The shift to the left accelerated last year when two-term Mayor Nancy Denson — no relation to Tim Denson — was ousted from the local Democratic Party after more than three decades because she openly supported Republican Houston Gaines during his bid for a Georgia House seat.

A few months later, in a special election, voters defeated Gaines and other Republicans to install left-leaning Democrats in two House seats that had long been in GOP hands. Gaines, who is running again, is casting himself as a “reasonable” conservative.

“After Tuesday, I kept getting calls from people saying, ‘What just happened?’ The far left won these elections, and you’ve got to hand it to them,” said Gaines, a 23-year-old former student body president at the University of Georgia who ran Nancy Denson’s re-election campaign.

“But it’s a reminder we’ve got to do our part to make sure we’re keeping another voice at our table,” he said. “And it’s critical we have more responsible and reasonable people in government.”

The district he's aiming for, held by state Rep. Deborah Gonzalez, stretches east from Athens to more conservative rural territory. It's drawn to favor Republicans, but Gonzalez won with high turnout in Athens from liberal voters energized by her pitch to expand Medicaid and raise the minimum wage.

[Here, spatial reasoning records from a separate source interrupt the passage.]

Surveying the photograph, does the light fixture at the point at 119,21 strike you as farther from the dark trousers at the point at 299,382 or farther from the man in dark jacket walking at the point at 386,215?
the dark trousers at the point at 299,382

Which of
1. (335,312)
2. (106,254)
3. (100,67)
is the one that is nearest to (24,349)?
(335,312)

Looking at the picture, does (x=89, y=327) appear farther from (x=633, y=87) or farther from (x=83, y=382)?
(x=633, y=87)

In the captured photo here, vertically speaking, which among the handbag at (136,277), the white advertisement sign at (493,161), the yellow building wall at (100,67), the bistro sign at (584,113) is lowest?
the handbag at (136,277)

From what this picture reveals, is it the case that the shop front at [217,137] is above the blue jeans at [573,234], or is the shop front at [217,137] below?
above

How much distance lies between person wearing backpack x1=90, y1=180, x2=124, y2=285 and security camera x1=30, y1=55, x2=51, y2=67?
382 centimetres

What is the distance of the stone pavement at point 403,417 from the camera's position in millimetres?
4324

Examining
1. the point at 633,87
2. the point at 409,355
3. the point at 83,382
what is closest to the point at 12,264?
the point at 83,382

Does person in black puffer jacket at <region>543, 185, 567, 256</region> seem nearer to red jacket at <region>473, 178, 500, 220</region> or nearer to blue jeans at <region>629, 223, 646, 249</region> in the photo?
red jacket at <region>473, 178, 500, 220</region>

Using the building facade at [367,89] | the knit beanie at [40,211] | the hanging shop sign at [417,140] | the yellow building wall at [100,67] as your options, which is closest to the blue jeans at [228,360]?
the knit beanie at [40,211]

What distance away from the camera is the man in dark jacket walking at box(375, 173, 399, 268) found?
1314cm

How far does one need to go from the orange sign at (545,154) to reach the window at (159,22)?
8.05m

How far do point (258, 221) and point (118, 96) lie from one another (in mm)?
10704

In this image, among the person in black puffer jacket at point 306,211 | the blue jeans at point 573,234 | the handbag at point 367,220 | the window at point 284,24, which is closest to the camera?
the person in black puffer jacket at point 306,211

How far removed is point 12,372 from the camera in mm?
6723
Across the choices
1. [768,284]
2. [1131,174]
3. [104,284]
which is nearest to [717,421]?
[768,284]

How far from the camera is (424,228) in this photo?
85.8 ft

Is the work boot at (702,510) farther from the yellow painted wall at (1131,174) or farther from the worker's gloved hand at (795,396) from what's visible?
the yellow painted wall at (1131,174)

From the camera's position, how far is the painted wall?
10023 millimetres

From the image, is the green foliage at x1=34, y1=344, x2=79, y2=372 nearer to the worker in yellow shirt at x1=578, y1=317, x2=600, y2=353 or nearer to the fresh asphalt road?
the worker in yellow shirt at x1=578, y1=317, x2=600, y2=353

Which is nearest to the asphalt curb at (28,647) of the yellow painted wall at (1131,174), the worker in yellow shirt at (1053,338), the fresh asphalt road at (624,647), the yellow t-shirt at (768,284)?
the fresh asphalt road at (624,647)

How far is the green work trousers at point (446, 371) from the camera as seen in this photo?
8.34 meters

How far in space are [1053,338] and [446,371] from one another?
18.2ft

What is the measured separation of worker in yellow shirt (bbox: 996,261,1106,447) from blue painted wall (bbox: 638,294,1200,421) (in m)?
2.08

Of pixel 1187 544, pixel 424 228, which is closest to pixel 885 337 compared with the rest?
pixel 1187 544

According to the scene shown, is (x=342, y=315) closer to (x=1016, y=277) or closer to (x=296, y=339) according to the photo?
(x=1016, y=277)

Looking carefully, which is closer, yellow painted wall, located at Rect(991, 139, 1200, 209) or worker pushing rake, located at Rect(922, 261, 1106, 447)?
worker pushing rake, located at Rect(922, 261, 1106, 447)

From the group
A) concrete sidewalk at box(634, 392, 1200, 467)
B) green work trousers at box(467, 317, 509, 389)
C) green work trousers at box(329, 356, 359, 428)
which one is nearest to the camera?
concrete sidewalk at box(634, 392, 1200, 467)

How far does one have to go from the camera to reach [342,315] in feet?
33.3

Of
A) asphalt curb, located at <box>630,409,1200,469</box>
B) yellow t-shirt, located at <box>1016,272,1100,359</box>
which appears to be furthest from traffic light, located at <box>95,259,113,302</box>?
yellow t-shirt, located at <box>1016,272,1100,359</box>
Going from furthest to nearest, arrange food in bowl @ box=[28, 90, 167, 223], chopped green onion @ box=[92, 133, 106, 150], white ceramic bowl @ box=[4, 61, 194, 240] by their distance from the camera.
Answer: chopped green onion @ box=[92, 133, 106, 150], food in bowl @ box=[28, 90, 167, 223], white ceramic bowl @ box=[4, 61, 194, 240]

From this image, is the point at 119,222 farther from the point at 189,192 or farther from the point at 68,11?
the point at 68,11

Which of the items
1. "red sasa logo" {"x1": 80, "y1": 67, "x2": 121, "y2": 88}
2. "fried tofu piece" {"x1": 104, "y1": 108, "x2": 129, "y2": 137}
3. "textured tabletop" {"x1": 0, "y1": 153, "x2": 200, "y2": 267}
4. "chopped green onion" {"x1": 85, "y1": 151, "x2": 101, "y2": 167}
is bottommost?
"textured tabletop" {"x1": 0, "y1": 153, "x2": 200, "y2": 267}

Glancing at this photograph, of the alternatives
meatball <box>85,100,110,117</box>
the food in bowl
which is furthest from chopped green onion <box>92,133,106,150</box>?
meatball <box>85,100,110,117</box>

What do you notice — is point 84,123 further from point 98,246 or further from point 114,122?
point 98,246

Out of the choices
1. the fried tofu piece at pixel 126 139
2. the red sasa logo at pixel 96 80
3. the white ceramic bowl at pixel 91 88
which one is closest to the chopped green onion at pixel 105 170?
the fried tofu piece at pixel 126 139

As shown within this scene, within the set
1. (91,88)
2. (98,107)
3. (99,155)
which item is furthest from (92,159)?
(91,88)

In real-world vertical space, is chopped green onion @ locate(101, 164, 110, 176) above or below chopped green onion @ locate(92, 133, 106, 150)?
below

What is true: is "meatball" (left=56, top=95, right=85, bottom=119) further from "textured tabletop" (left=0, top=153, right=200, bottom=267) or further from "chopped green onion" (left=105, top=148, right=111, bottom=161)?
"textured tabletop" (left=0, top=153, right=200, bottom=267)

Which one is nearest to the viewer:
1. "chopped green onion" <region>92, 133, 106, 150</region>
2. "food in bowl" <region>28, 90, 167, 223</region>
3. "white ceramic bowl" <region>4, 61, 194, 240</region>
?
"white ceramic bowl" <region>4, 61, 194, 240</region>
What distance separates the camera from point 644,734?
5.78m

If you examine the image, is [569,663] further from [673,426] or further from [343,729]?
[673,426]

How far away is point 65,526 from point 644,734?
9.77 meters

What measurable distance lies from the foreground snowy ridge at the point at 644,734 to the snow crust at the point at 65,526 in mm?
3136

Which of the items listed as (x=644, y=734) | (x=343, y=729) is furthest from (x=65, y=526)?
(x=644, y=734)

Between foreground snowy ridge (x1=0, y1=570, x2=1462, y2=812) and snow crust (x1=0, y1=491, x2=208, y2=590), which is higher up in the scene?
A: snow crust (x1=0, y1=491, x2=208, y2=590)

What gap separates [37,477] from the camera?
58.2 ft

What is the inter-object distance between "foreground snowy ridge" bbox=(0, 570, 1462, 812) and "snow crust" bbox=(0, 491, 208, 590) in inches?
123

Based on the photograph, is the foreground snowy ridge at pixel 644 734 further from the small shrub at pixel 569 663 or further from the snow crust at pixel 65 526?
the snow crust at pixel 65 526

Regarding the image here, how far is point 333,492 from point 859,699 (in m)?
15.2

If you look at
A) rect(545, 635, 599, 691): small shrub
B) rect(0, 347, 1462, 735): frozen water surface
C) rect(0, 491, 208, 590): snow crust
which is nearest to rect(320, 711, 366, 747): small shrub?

“The people I talk to understand now if you don’t get active, you lose,” said Eldridge, who was defeated in 2002 by a more liberal opponent. “You’ve got to tip your hat to them. They got people to the polls — and didn’t chase votes from people who weren’t going to give them.”

That echoes the strategy Abrams is pursuing to flip the Governor’s Mansion for the first time in 16 years, with a focus on trying to mobilize core Democratic voters rather than appealing to moderates who vote for Republicans.

In Athens, the tack to the left has paid dividends: Blake Aued, the news editor of Athens-based Flagpole Magazine, calculated that 72 percent of voters in the May 22 race picked up a Democratic ballot. That’s about 6 percentage points higher than usual.

“There’s definite energy and enthusiasm,” Aued said. “But it’s a lot easier to turn out 2,000 extra voters than it is to turn out an additional 200,000 — which is what Stacey Abrams needs. It will take such an incredible effort statewide, and that’s the November question for her.”

‘Everything got shaken’

The newly elected commissioners say their playbook is ripe for replication.

Russell Edwards, who beat two opponents without a runoff, said he grew tired of watching Atlanta and Clarkston lead the way on progressive issues such as decriminalization of marijuana and ending cash bail. He talked about a “live-and-let-live” policy for immigration and positioning Athens as a trailblazer for progressive issues.

“We had eight years of status quo,” he said. “Other cities have led the way, and it was time for us to act.”

Others were no less ebullient at a party meeting that doubled as a victory lap. To a standing-room-only crowd, Tim Denson talked about how his frustrations with the Democratic Party melted away with the voters’ embrace of progressive platforms.

“We just took over City Hall,” he said. “And we’re going to get things done, first and foremost.”

Parker, who goes by the stage name Linqua Franqa, may have had the toughest battle. She edged out an opponent who was handpicked by the retiring incumbent by 13 votes, turning her home near downtown Athens into a “tornado of electoral fury” with volunteers and supporters surging in and out.

She pledged to be a voice for her district, an economically struggling swath of east Athens that lacked some of the same amenities that other parts of town enjoyed. She knows, she added, that her election was the easy part.

“We pulled off incredible things here because we got tired of waiting around for a hero to save us,” Parker said. “Everyday folks can go out and do this work.

“It’s an earthquake. Everything got shaken up. But it needed to.”